Problem details:
Pictures found in the material must be left out, and every line returned as written.

Data:
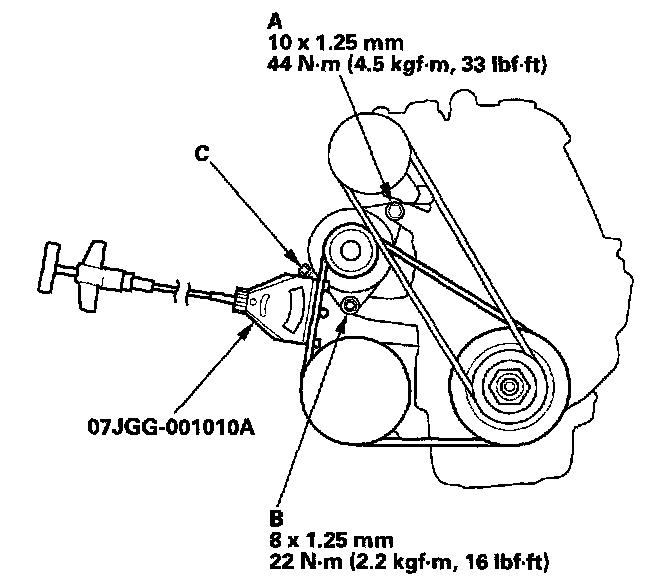 A
10 x 1.25 mm
44 N·m (4.5 kgf·m, 33 lbf·ft)

C

07JGG-001010A

B
8 x 1.25 mm
22 N·m (2.2 kgf·m, 16 lbf·ft)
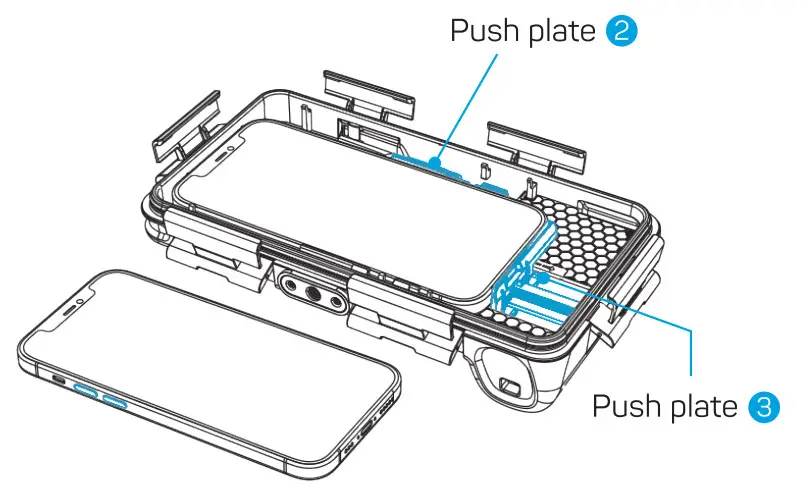 Push plate 2

Push plate 3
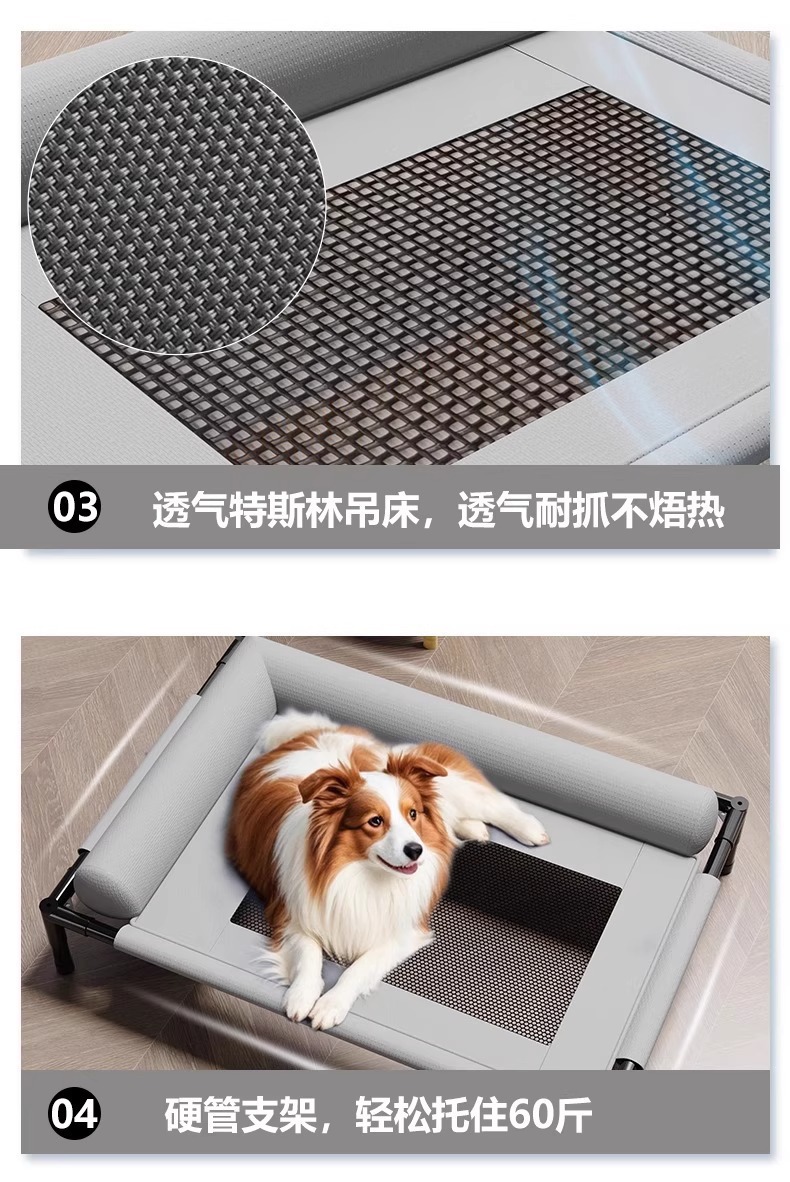 03 透气特斯林吊床，透气耐抓不焐热

04 硬管支架，轻松托住60斤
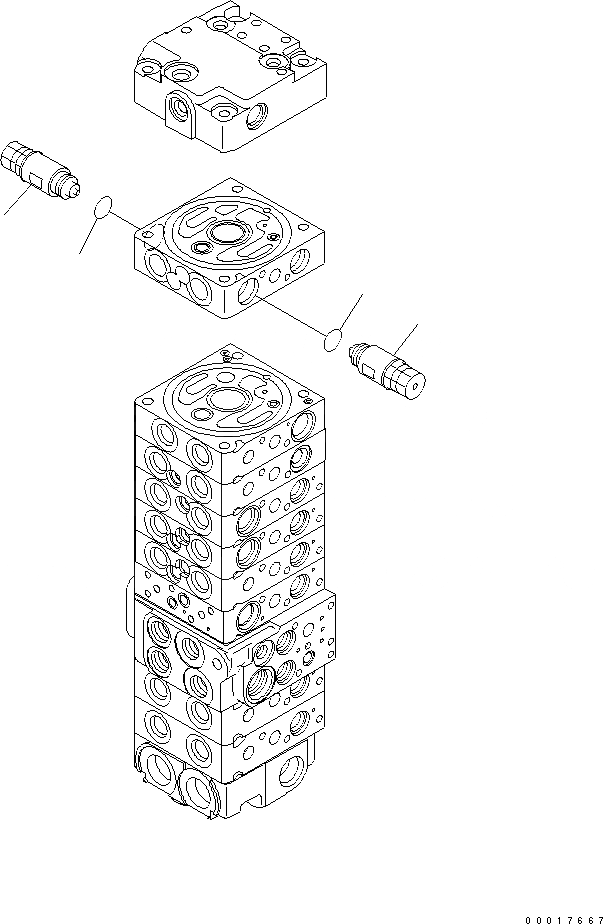 00017667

Exercise answer:
 A
10 x 1.25 mm
44 N·m (4.5 kgf·m, 33 lbf·ft)

C

07JGG-001010A

B
8 x 1.25 mm
22 N·m (2.2 kgf·m, 16 lbf·ft)
 Push plate 2

Push plate 3
 03 透气特斯林吊床，透气耐抓不焐热

04 硬管支架，轻松托住60斤
 00017667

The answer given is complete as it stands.